DOCUMENT SEGMENT:
Performance as of February 2024: Average Annual Total Returns
Asset | 1 MO* | 3 MO* | YTD* | 1 YR | 3 YR | 5 YR |
U3O8 Uranium Spot Price 1 |
-6.41% | 17.17% | 3.85% | 86.03% | 50.71% | 27.68% |
Uranium Mining Equities (Northshore Global Uranium Mining Index) 2 |
-10.69% | 3.57% | 0.80% | 51.22% | 26.89% | 29.69% |
Uranium Junior Mining Equities (Nasdaq Sprott Junior Uranium Miners Index TR) 3 | -11.43% | 4.59% | 5.26% | 47.53% | 21.33% | 28.56% |
Broad Commodities (BCOM Index) 4 |
-1.89% | -5.02% | -1.97% | -8.91% | 4.27% | 3.50% |
U.S. Equities (S&P 500 TR Index) 5 |
5.34% | 11.98% | 7.11% | 30.45% | 11.90% | 14.75% |
*Performance for periods under one year are not annualized.
Sources: Bloomberg and Sprott Asset Management LP. Data as of 1/31/2024. You cannot invest directly in an index. Included for illustrative purposes only. Past performance is no guarantee of future results.
Uranium markets pulled back in February, with the U3O8 uranium spot price declining 6.41%, from US$101.08 to $94.60 per pound.1 Uranium miners and junior uranium miners also sold off, falling 10.69% and 11.43%, respectively.2,3 This retreat follows a historic rapid run for the uranium spot price, which increased nearly 80% in seven months from July 2023 to January 2024. We believe the February price action marks a natural and healthy pause in the current uranium bull market.
Before retreating to the current price, February saw the uranium spot price hit a recent high of $107. Subsequently, a pause in buying activity has lowered trading volumes in the spot market. Prices were also negatively impacted by reports of profit taking by hedge funds. Despite this, the uranium spot price remains at levels not seen in 16 years, and the recent weakness does not indicate deterioration in the market’s strong underlying fundamentals, which are characterized by a structural supply deficit.
Over the longer term, physical uranium and uranium miners have demonstrated significant outperformance against broad asset classes, particularly other commodities. For the five years ended February 29, 2024, the U3O8 spot price has risen a cumulative 239.29% compared to 18.81% for the broader commodities index (BCOM), as shown in Figure 1.
Figure 1. Physical Uranium and Uranium Stocks Have Outperformed Other Asset Classes Over the Past Five Years (02/28/2019-02/29/2024)
Sources: Bloomberg and Sprott Asset Management. Data as of 02/29/2024. Uranium Miners are measured by the Northshore Global Uranium Mining Index (URNMX index); U.S. Equities are measured by the S&P 500 TR Index; the U308 Spot Price is from TradeTech; U.S. Bonds are measured by the Bloomberg Barclays US Aggregate Bond Index (LBUSTRUU); Commodities are measured by the Bloomberg Commodity Index (BCOM); and the U.S. Dollar is measured by DXY Curncy Index. Definitions of the indices are provided in the footnotes. You cannot invest directly in an index. Included for illustrative purposes only. Past performance is no guarantee of future results.

AVAILABLE DATA:
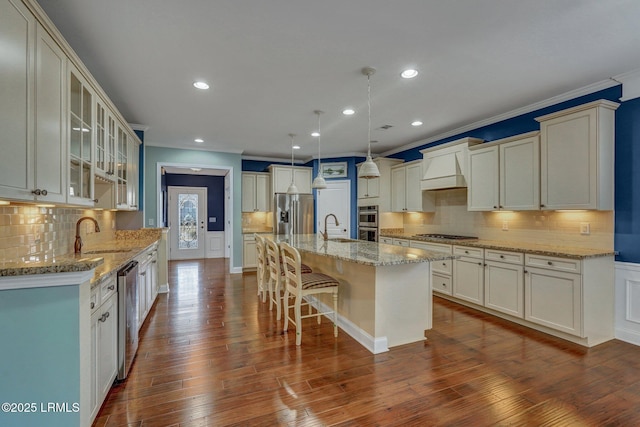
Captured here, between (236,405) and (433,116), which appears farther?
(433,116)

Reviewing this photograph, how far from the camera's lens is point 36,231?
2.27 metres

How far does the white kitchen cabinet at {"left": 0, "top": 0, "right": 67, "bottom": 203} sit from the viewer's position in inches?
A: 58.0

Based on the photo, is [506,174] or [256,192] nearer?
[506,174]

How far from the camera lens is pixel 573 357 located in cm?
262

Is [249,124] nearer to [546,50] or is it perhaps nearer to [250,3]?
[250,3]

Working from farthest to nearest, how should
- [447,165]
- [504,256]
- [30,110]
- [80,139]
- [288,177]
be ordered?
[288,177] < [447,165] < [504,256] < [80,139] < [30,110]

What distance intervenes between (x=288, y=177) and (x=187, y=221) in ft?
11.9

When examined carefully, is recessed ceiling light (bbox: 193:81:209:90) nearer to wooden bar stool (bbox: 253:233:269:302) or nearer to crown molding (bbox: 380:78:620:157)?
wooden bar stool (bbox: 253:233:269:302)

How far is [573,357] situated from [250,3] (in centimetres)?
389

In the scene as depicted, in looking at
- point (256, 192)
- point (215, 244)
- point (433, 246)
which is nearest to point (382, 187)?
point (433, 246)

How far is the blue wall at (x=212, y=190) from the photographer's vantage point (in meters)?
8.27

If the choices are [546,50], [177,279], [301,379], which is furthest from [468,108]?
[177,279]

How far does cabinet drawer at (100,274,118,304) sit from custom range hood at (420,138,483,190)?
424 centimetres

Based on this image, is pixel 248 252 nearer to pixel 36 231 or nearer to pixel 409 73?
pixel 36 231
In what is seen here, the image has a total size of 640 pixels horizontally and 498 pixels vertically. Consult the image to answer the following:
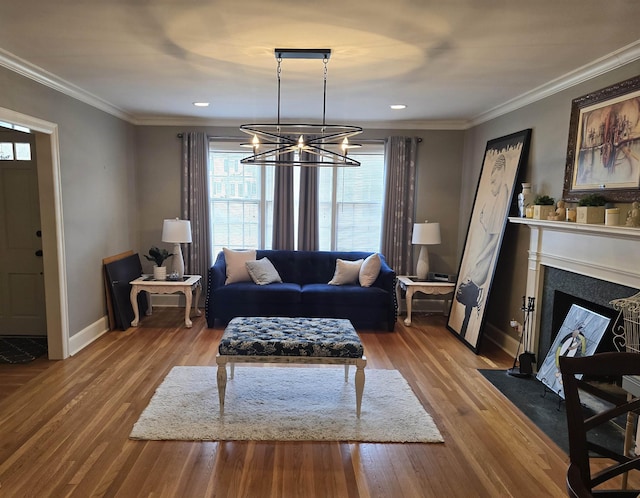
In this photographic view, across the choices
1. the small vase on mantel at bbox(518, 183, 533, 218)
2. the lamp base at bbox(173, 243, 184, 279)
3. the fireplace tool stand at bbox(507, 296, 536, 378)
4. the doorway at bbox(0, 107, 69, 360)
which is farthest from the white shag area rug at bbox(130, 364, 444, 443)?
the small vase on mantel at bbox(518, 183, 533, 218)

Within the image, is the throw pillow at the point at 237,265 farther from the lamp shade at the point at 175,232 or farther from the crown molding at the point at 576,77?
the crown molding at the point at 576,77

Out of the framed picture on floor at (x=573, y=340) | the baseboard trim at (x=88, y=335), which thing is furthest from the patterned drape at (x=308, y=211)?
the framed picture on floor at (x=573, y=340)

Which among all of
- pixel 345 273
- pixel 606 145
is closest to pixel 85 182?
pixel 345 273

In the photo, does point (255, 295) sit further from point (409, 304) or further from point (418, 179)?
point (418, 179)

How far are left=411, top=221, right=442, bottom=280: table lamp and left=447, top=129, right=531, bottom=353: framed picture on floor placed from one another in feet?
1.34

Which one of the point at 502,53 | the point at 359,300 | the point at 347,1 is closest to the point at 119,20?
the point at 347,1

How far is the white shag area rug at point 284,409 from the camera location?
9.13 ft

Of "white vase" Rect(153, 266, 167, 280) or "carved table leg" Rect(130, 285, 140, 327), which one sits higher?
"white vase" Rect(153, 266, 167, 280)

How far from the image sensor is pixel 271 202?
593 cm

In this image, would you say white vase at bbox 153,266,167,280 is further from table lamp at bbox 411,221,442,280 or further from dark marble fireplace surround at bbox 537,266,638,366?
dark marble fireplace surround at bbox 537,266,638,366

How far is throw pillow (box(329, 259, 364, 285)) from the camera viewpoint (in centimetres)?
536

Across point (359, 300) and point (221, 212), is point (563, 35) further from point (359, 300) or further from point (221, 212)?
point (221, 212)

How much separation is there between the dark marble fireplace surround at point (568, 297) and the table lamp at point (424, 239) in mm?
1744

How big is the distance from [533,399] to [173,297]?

WHAT TO DO: Please copy the uranium market commentary word for word, beginning with the words "Over the longer" and stopping after "Five Years (02/28/2019-02/29/2024)".

PROBLEM SOLUTION:
Over the longer term, physical uranium and uranium miners have demonstrated significant outperformance against broad asset classes, particularly other commodities. For the five years ended February 29, 2024, the U3O8 spot price has risen a cumulative 239.29% compared to 18.81% for the broader commodities index (BCOM), as shown in Figure 1.
Figure 1. Physical Uranium and Uranium Stocks Have Outperformed Other Asset Classes Over the Past Five Years (02/28/2019-02/29/2024)